Exercise instructions:
Rewrite the lines below, swapping "sofa armrest" for "sofa arm" and leaving everything else as it is.

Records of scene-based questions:
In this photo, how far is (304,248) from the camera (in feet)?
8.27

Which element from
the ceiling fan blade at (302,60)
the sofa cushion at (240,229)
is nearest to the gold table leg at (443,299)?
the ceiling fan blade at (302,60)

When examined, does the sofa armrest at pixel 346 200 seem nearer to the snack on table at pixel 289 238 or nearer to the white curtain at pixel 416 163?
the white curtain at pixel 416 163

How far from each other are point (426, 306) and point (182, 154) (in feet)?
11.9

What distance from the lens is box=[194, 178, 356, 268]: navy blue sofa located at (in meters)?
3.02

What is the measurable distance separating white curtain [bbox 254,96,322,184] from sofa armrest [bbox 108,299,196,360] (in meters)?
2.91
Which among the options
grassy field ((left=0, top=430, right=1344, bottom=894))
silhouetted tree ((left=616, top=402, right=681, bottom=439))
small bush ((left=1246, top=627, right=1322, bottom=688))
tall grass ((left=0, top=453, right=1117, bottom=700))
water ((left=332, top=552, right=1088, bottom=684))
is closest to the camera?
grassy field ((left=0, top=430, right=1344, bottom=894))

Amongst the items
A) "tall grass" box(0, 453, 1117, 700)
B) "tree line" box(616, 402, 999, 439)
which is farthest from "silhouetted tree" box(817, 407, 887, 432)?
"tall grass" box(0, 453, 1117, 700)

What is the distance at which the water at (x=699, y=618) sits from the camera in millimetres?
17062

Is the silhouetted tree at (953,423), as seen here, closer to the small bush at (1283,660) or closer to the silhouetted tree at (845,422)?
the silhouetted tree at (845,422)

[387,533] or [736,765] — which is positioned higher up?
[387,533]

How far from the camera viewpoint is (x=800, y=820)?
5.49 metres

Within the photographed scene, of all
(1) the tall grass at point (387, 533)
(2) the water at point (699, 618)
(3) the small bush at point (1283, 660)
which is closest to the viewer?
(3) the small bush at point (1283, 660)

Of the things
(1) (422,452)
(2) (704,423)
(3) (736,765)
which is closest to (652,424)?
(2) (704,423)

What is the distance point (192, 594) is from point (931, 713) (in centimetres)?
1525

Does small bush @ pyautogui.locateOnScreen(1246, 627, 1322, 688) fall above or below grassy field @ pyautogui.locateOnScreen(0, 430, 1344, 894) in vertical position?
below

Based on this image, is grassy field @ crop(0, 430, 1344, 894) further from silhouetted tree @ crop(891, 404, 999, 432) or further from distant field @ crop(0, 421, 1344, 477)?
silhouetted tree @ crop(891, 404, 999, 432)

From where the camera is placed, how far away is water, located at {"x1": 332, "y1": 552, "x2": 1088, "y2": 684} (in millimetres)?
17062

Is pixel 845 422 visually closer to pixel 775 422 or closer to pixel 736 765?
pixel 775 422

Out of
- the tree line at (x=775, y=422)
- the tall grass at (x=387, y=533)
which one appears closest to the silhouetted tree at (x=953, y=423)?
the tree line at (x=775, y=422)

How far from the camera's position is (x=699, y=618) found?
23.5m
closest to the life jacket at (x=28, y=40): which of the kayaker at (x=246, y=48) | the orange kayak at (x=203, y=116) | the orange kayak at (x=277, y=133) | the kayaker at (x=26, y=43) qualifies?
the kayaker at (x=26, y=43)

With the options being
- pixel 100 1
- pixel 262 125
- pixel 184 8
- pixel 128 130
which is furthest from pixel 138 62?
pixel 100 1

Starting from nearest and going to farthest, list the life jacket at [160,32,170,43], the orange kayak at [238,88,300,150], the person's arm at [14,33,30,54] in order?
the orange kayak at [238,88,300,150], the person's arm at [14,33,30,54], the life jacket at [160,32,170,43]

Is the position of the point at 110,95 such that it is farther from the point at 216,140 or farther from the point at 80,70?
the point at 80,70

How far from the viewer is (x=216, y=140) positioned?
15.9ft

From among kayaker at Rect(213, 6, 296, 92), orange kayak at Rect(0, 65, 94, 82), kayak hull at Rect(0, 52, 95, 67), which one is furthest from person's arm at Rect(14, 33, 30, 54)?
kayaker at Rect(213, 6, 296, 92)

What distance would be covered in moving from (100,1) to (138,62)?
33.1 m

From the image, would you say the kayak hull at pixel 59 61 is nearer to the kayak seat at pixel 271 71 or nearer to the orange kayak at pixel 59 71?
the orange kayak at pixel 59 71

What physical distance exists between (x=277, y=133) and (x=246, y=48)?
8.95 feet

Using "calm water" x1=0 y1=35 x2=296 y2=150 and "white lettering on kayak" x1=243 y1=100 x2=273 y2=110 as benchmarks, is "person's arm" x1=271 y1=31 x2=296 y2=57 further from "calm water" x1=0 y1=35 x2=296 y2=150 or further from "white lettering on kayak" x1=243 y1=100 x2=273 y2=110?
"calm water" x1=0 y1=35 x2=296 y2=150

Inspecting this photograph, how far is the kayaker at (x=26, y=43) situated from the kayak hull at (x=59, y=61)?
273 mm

Full solution:
In this photo, how far is (304,248) from the camera (in feet)?
8.27

Which element from
the ceiling fan blade at (302,60)
the sofa cushion at (240,229)
is nearest to the gold table leg at (443,299)?
the ceiling fan blade at (302,60)

When examined, does the sofa arm at pixel 346 200 seem nearer to the snack on table at pixel 289 238 or nearer to the white curtain at pixel 416 163?
the white curtain at pixel 416 163

How far from each other are point (426, 306) and point (182, 154) (in feet)?
11.9

What distance from the lens is box=[194, 178, 356, 268]: navy blue sofa located at (in meters)?
3.02

What is the measurable distance separating white curtain [bbox 254,96,322,184] from sofa arm [bbox 108,299,196,360] (in meters)?
2.91
Which among the options
grassy field ((left=0, top=430, right=1344, bottom=894))
silhouetted tree ((left=616, top=402, right=681, bottom=439))
small bush ((left=1246, top=627, right=1322, bottom=688))
tall grass ((left=0, top=453, right=1117, bottom=700))
water ((left=332, top=552, right=1088, bottom=684))
is closest to the camera?
grassy field ((left=0, top=430, right=1344, bottom=894))

Amongst the items
A) "tall grass" box(0, 453, 1117, 700)
B) "tree line" box(616, 402, 999, 439)
which is farthest from "silhouetted tree" box(817, 407, 887, 432)?
"tall grass" box(0, 453, 1117, 700)

What is the distance at which the water at (x=699, y=618) sits from the camera in millimetres?
17062

Is the silhouetted tree at (953,423), as seen here, closer to the small bush at (1283,660) or closer to the silhouetted tree at (845,422)?
the silhouetted tree at (845,422)

[387,533] or [736,765] — which is positioned higher up?
[387,533]

How far from the camera viewpoint is (x=800, y=820)?
5.49 metres

Within the photographed scene, of all
(1) the tall grass at point (387, 533)
(2) the water at point (699, 618)
(3) the small bush at point (1283, 660)
which is closest to the viewer?
(3) the small bush at point (1283, 660)

Of the things
(1) (422,452)
(2) (704,423)
(3) (736,765)
which is closest to (652,424)?
(2) (704,423)

What is the distance point (192, 594) is from point (931, 713) (in centimetres)?
1525

Does small bush @ pyautogui.locateOnScreen(1246, 627, 1322, 688) fall above or below grassy field @ pyautogui.locateOnScreen(0, 430, 1344, 894) in vertical position?
below

Based on this image, is grassy field @ crop(0, 430, 1344, 894) further from silhouetted tree @ crop(891, 404, 999, 432) or further from distant field @ crop(0, 421, 1344, 477)?
silhouetted tree @ crop(891, 404, 999, 432)

From where the camera is placed, how far away is water, located at {"x1": 332, "y1": 552, "x2": 1088, "y2": 684} (in millimetres)?
17062

Is pixel 845 422 visually closer to pixel 775 422 or closer to pixel 736 765?
pixel 775 422

Out of
- the tree line at (x=775, y=422)
- the tall grass at (x=387, y=533)
which one appears closest to the silhouetted tree at (x=953, y=423)?
the tree line at (x=775, y=422)

How far from the camera's position is (x=699, y=618) found?
23.5m
closest to the life jacket at (x=28, y=40): which of the kayaker at (x=246, y=48) | the orange kayak at (x=203, y=116) | the orange kayak at (x=277, y=133) | the kayaker at (x=26, y=43) qualifies?
the kayaker at (x=26, y=43)

With the options being
- pixel 100 1
- pixel 262 125
- pixel 184 8
- pixel 128 130
which is furthest from pixel 138 62?
pixel 100 1

Starting from nearest and going to farthest, list the life jacket at [160,32,170,43], the orange kayak at [238,88,300,150], the person's arm at [14,33,30,54] in order?
the orange kayak at [238,88,300,150], the person's arm at [14,33,30,54], the life jacket at [160,32,170,43]

Is the position of the point at 110,95 such that it is farther from the point at 216,140 or farther from the point at 80,70?
the point at 80,70

How far from the viewer is (x=216, y=140) positioned?
15.9ft

From among kayaker at Rect(213, 6, 296, 92), orange kayak at Rect(0, 65, 94, 82), kayak hull at Rect(0, 52, 95, 67), which one is furthest from person's arm at Rect(14, 33, 30, 54)?
kayaker at Rect(213, 6, 296, 92)

What distance would be covered in moving from (100,1) to (138,62)?
33.1 m

From the image, would you say the kayak hull at pixel 59 61 is nearer to the kayak seat at pixel 271 71 or nearer to the orange kayak at pixel 59 71?
the orange kayak at pixel 59 71

What physical distance exists between (x=277, y=133) and (x=246, y=48)?
8.95 feet

Using "calm water" x1=0 y1=35 x2=296 y2=150 and "white lettering on kayak" x1=243 y1=100 x2=273 y2=110 as benchmarks, is "person's arm" x1=271 y1=31 x2=296 y2=57 further from "calm water" x1=0 y1=35 x2=296 y2=150 or further from "white lettering on kayak" x1=243 y1=100 x2=273 y2=110?
"calm water" x1=0 y1=35 x2=296 y2=150

Inspecting this photograph, how far is the kayaker at (x=26, y=43) situated from the kayak hull at (x=59, y=61)?
273 mm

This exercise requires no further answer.